▶ THE REQUEST:
Convert everything from the line containing "What is the distance from the photo's" down to the end of the items into a JSON list of strings, with one string per line and blank lines omitted.

— start —

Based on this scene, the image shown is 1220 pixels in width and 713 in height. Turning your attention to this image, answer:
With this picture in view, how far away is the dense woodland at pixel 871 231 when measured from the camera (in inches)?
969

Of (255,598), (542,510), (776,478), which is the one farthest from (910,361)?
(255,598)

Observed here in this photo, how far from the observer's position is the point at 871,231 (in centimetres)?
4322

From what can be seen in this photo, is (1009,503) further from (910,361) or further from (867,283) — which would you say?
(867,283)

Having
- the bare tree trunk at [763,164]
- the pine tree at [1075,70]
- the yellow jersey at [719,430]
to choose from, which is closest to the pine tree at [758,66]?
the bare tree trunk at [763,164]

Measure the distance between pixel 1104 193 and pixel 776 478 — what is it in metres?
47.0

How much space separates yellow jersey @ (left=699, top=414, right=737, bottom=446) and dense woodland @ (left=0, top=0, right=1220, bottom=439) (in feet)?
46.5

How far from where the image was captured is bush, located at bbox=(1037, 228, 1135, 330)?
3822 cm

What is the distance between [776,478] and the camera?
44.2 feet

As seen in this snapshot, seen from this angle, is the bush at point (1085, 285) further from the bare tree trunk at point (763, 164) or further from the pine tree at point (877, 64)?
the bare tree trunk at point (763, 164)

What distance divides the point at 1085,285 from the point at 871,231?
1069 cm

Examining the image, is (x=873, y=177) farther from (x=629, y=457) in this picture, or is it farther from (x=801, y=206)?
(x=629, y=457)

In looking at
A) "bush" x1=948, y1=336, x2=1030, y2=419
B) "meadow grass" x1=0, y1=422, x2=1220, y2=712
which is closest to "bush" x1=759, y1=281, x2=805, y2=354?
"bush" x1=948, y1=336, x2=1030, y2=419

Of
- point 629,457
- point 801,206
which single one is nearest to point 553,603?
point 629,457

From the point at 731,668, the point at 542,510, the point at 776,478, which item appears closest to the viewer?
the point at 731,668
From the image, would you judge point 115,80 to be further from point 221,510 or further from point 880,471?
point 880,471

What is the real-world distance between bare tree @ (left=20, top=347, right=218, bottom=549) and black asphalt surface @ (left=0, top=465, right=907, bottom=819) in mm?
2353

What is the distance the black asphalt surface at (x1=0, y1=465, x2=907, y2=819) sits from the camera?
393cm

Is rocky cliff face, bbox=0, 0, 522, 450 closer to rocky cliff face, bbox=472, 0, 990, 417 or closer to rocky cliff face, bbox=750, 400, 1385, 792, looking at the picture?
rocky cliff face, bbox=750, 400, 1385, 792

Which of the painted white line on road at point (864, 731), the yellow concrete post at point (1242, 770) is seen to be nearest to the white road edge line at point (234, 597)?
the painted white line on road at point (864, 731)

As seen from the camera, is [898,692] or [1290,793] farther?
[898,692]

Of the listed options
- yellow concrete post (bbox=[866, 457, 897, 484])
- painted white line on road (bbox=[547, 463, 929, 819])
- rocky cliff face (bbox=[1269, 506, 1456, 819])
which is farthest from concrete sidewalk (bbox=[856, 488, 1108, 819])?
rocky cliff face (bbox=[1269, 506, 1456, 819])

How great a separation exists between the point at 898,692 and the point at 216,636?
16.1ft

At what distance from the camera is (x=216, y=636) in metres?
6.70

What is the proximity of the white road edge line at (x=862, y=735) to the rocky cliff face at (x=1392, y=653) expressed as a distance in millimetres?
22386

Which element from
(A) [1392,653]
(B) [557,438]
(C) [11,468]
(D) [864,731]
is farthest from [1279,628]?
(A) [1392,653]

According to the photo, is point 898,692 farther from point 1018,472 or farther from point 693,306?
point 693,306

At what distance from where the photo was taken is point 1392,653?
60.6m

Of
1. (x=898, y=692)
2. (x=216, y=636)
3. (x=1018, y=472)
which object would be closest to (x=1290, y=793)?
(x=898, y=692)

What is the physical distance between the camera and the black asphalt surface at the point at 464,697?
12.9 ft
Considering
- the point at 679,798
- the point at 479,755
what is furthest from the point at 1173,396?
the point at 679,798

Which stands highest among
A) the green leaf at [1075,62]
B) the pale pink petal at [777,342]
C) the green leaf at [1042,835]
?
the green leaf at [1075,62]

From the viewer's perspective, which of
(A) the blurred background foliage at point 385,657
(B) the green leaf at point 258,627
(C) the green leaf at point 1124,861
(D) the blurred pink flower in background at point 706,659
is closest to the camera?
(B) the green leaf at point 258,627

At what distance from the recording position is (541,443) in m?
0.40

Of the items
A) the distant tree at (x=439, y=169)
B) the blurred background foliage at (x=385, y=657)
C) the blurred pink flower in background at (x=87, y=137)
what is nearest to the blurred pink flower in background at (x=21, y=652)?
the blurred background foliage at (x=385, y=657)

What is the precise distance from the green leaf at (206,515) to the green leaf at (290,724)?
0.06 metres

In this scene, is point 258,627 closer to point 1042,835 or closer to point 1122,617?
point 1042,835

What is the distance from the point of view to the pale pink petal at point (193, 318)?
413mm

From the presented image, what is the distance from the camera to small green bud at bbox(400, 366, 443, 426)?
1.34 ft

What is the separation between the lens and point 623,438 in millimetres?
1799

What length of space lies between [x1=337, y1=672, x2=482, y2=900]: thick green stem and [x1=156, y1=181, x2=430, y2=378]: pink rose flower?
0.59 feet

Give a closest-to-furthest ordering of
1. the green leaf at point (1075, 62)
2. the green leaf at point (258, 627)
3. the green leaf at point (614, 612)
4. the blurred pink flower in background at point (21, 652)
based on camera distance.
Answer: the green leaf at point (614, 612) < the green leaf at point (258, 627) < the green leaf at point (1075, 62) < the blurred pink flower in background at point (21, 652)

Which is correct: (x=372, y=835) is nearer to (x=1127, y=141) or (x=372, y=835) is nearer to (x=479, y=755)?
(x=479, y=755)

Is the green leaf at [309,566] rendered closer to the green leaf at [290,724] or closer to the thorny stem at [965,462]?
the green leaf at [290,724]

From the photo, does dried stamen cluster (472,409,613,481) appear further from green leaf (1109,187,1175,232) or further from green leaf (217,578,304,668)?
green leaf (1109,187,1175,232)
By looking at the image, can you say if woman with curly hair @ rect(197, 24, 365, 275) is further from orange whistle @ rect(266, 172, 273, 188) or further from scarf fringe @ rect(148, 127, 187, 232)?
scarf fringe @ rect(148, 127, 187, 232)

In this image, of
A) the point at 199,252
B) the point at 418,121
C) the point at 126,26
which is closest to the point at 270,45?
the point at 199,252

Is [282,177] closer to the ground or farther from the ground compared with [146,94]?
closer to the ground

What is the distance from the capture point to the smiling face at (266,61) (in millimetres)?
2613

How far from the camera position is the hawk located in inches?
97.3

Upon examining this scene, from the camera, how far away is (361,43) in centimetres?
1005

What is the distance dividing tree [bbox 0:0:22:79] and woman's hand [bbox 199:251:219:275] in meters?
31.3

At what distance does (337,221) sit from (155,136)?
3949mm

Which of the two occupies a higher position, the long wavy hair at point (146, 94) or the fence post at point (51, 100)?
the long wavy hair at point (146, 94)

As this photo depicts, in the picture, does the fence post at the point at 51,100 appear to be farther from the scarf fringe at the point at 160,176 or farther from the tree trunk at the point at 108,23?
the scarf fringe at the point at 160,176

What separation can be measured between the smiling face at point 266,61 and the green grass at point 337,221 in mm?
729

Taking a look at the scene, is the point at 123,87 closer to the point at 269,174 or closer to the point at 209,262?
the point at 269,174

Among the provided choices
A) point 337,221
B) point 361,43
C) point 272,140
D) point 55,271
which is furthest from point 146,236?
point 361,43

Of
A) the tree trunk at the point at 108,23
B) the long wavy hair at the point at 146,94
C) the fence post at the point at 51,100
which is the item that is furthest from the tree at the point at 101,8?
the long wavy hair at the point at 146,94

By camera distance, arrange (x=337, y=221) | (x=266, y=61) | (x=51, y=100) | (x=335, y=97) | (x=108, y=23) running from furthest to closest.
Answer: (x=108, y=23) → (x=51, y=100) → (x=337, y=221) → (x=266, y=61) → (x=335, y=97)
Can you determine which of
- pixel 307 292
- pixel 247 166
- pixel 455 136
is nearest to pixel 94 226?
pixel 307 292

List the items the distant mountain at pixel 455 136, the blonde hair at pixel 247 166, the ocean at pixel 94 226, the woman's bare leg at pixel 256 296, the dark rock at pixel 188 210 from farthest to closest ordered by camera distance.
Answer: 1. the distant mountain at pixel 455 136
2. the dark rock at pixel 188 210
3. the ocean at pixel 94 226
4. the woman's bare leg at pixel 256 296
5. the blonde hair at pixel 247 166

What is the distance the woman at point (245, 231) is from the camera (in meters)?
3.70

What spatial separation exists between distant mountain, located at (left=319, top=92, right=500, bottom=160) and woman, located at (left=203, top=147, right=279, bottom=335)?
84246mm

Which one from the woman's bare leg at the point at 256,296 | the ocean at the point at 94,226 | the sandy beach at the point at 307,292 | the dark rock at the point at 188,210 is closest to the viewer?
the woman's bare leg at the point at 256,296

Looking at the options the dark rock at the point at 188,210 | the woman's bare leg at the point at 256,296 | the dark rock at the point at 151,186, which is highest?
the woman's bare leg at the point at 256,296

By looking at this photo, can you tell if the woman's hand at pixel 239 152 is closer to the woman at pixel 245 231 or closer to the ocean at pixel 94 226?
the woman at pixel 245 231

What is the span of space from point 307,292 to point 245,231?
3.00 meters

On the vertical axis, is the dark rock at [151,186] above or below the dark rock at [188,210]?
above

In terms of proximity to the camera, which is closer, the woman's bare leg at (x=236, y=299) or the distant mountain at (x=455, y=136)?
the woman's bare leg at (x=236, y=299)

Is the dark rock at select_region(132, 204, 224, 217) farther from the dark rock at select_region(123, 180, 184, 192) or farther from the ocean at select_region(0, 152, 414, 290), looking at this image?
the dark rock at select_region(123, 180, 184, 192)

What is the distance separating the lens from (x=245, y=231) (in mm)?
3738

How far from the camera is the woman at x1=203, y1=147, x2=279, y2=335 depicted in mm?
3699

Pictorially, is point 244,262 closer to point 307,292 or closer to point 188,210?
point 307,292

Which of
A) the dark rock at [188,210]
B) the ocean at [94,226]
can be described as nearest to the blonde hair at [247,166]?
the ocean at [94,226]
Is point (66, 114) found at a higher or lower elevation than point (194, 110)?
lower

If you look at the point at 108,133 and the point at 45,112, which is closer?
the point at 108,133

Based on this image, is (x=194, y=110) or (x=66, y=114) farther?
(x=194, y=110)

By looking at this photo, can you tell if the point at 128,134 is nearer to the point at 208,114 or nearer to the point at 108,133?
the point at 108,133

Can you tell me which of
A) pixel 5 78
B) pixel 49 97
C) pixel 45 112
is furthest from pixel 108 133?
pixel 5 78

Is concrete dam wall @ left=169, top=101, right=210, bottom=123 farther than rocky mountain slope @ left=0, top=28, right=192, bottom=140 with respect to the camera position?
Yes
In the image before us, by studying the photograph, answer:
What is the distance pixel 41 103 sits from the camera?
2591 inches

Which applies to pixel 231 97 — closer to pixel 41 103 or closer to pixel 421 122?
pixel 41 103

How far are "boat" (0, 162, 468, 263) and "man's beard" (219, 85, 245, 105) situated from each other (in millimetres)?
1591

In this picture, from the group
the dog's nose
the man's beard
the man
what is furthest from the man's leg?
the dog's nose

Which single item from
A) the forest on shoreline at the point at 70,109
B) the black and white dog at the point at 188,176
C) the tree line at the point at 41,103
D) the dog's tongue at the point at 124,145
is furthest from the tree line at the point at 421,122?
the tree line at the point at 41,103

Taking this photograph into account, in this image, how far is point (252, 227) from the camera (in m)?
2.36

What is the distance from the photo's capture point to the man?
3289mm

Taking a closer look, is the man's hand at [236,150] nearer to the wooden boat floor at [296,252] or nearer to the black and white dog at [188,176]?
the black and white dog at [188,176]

— end —

▶ SOLUTION FOR THIS TASK:
[
  "What is the distance from the photo's capture point to the man?",
  "3289mm",
  "Taking a closer look, is the man's hand at [236,150] nearer to the wooden boat floor at [296,252] or nearer to the black and white dog at [188,176]?",
  "the black and white dog at [188,176]"
]